L'Afghanistan "liberato". Un anno dopo

Un anno dopo la guerra contro l'Afghanistan e la cacciata dei talebani del governo, gli ammazzamenti fra le fazioni rivali sono all'ordine del giorno. Indisturbati continuano i traffici di droga e perfino Bin Laden e il mullah Omar, i mostri, i nemici mortali degli Usa sarebbero vivi e vegeti e, ora a cavallo ora in motocicletta, andrebbero in giro per il mondo a organizzare attentati contro il grande impero del "Bene", gli Usa e i loro alleati. La popolazione civile continua normalmente a morire di fame e a tirare la vita, come si diceva un tempo, con la paglia e i denti.

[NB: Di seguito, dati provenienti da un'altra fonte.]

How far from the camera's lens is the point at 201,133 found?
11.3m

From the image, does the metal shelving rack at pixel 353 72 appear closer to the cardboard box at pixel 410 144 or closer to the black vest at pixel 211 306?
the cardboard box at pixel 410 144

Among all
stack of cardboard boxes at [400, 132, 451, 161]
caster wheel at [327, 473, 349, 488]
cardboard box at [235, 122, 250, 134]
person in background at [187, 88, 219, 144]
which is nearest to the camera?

Le donne, poi. Bisognava liberarle a qualunque costo da quell'orribile burqa simbolo della perdita di ogni libertà! Ma anche le donne, quelle stesse donne, volenti o nolenti, indossano ancora il burqa. Insomma, tutto è come prima o quasi, né poteva essere diversamente. La guerra, e ormai è evidente anche a un cieco, non è stata combattuta né contro il fanatismo dei talebani né per liberare le donne dal loro orribile burqa, ma per il controllo del petrolio del Caucaso. Ed, infatti, è ancora il controllo di quel petrolio che continua a tenere banco.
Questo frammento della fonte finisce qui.